To be pedantic, there was also nothing explicitly groundbreaking in the show. Decades before it aired, Dorothy Parker had already written her ode to the woman who waits by the phone for a man to call, and a woman had tried to run for president long before the cast were even born.

What was 'new', however, was the four women's freedom to talk about whatever they wanted - awkward sex, quiet sex, bad sex, good sex, abortions, careers - on cable television.

Over six seasons, the show was impossibly unrealistic - Carrie earned $4.50 a word at Vogue as a freelance columnist and lived in a brownstone apartment on Perry Street - but it was also real, as the writers borrowed stories and plotlines from their own lives.

After being targeted late last year by the Daily Mail for "making demands" and stalling the third film, Cattrall told Piers Morgan that there had never been a deal. She said that, as she reached her sixties, she decided she was going to cut ties from the brand and make her own choices. What we had thought to be sexist rumours about women's "catty" behaviour turned out to be a real and unresolved feud.

But who could be surprised Cattrall wanted to call it quits? The films were incredibly damaging to the SATC brand. In the second film - a musical farce - Samantha angrily brandishes a pack of golden condoms as angry Muslim men shake their fists and Carrie pokes fun at a woman in a burka eating chips. Gone was the sharp, witty repartee, replaced with diamond rings and Cheshire-cat grins.

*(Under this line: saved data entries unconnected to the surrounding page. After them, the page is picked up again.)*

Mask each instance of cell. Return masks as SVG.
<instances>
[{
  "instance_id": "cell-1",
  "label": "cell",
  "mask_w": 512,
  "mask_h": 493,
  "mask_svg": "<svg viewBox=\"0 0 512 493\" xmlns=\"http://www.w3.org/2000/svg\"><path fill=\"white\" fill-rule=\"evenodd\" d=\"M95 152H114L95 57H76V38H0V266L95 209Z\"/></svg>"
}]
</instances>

Cattrall has revealed she felt isolated by the cast. She lost allies along the way, when her friend and producer, Darren Star, was replaced by Parker's friend, Michael Patrick King. By the final episodes, it was reported that nobody spoke to her in the make-up room.

What is really sad is that, having once presumed Cattrall and the cast would look back on SATC as some of the happiest times of their lives, Cattrall may see it as an enormous sacrifice.

In fact, she is doing me and my generation a favour. Googling SATC locations took up too much time in my life. I recognise that my investment in the characters, my longing for New York City, is akin to clinging on to something that does not exist and that, who knows, is preventing me from fulfilling my true potential.

If Cattrall can move on, then so can I.